CLUSTER orders USING idx_orders_created_at;

Why the cost model uses expected values

This is also why PostgreSQL’s cost model uses expected values rather than absolutes:


SHOW seq_page_cost;      -- 1
SHOW random_page_cost;   -- 4

PostgreSQL doesn’t set seq_page_cost = 0; it sets it = 1.0 — meaning a seq scan still has a per-page cost, just a cheaper one. The 1.0 instead of 0 is precisely the acknowledgment that sequential reads are neither free nor seek-free; they’re just considerably cheaper under typical conditions. random_page_cost = 4.0 (not 40, even though the hardware gap reaches 100×) because the cost model assumes ~90% of random reads hit the cache — it models “random is ~40× slower, but 90% is cached”. On SSD, people often tune random_page_cost down to 1.1–2.0 because the seq/random gap narrows.

And this is the resolution to the story from the introduction: when a heap file is heavily fragmented, a seq scan that’s “sequential on paper” produces physical random I/O and runs far slower than the planner’s estimated cost. EXPLAIN ANALYZE shows the actual time diverging from the estimated cost — and the cause lives at the filesystem/disk layer, not the query-plan layer.

Finally, on SSD this whole seek discussion fades: there’s no mechanical head, no physical movement, so the seq/random difference is just a small overhead in IOPS and parallelism — no longer a few mechanical milliseconds per jump. Most of the “pain” of random I/O in this article is the story of a spinning disk.

Conclusion

The chain from disk to query plan can be reduced to one principle: each layer makes its own decision based on its own information. The disk works in blocks and “likes” sequential access. The kernel watches the offset pattern and guesses whether to read ahead. PostgreSQL issues reads in 8 KB pages (sometimes coalesced into larger reads) and relies on the OS’s read-ahead. And the query executor, at the top, picks Seq Scan or Index Scan based on its estimate of how many pages must be read and the cost of each kind of read.

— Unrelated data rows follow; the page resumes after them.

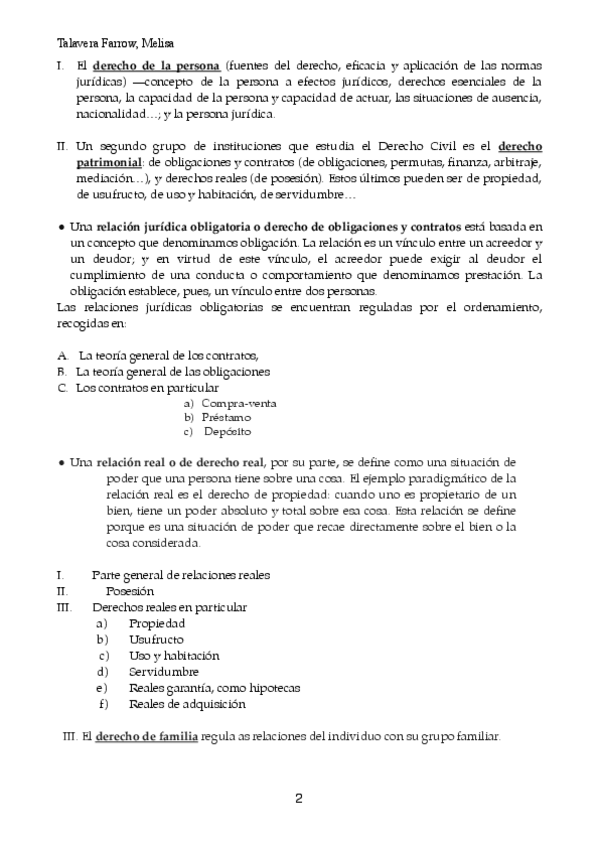 Talavera Farrow, Melisa

I. El derecho de la persona (fuentes del derecho, eficacia y aplicación de las normas jurídicas) —concepto de la persona a efectos jurídicos, derechos esenciales de la persona, la capacidad de la persona y capacidad de actuar, las situaciones de ausencia, nacionalidad…; y la persona jurídica.

II. Un segundo grupo de instituciones que estudia el Derecho Civil es el derecho patrimonial: de obligaciones y contratos (de obligaciones, permutas, finanza, arbitraje, mediación…), y derechos reales (de posesión). Estos últimos pueden ser de propiedad, de usufructo, de uso y habitación, de servidumbre…

• Una relación jurídica obligatoria o derecho de obligaciones y contratos está basada en un concepto que denominamos obligación. La relación es un vínculo entre un acreedor y un deudor; y en virtud de este vínculo, el acreedor puede exigir al deudor el cumplimiento de una conducta o comportamiento que denominamos prestación. La obligación establece, pues, un vínculo entre dos personas.
Las relaciones jurídicas obligatorias se encuentran reguladas por el ordenamiento, recogidas en:

A. La teoría general de los contratos,
B. La teoría general de las obligaciones
C. Los contratos en particular
a) Compra-venta
b) Préstamo
c) Depósito

• Una relación real o de derecho real, por su parte, se define como una situación de poder que una persona tiene sobre una cosa. El ejemplo paradigmático de la relación real es el derecho de propiedad: cuando uno es propietario de un bien, tiene un poder absoluto y total sobre esa cosa. Esta relación se define porque es una situación de poder que recae directamente sobre el bien o la cosa considerada.

I. Parte general de relaciones reales
II. Posesión
III. Derechos reales en particular
a) Propiedad
b) Usufructo
c) Uso y habitación
d) Servidumbre
e) Reales garantía, como hipotecas
f) Reales de adquisición

III. El derecho de familia regula as relaciones del individuo con su grupo familiar.

2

Keeping the layers separate is the key to reading a query plan correctly. Summarized by the question each layer answers:

Concept	Layer	Answers the question
Sequential scan	Query executor	What to read, by what method?
Multi-block read	Database I/O layer	How does the database issue reads?
Read-ahead	Kernel / OS	How does the OS guess ahead and fill the cache?
Sequential read	Storage / disk	In what pattern is the disk accessed?

The core takeaways:

The seq/random gap is born in HDD physics. A random read pays seek + rotational latency (~10 ms); a sequential read amortizes them once and then streams (~150 MB/s). That’s ~100×, and on SSD it nearly vanishes.
An offset in a file is not a location on the disk. Adjacent pages in a heap file are usually adjacent sectors — but only because the filesystem happened to lay them out contiguously; nothing guarantees it.
read() reads exactly the number of bytes you tell it to — while how much the disk is touched (cache + read-ahead) and the fact that the device works in whole blocks are three independent numbers.
A Seq Scan (access method) is usually realized as a sequential read (I/O pattern) — but the two concepts live at different layers and can diverge.
A seq scan reduces seeks but doesn’t eliminate them. Fragmentation, remapped sectors, and interleaved I/O all turn a “sequential” scan into seeks — which is why seq_page_cost = 1.0, not 0.

When optimizing, don’t mix the layers: a “slow” query might be because the planner picked the wrong access method, because the datafile is fragmented, or because the kernel’s read-ahead is misconfigured — each cause lives at a different layer, and knowing which one is half the way to fixing it.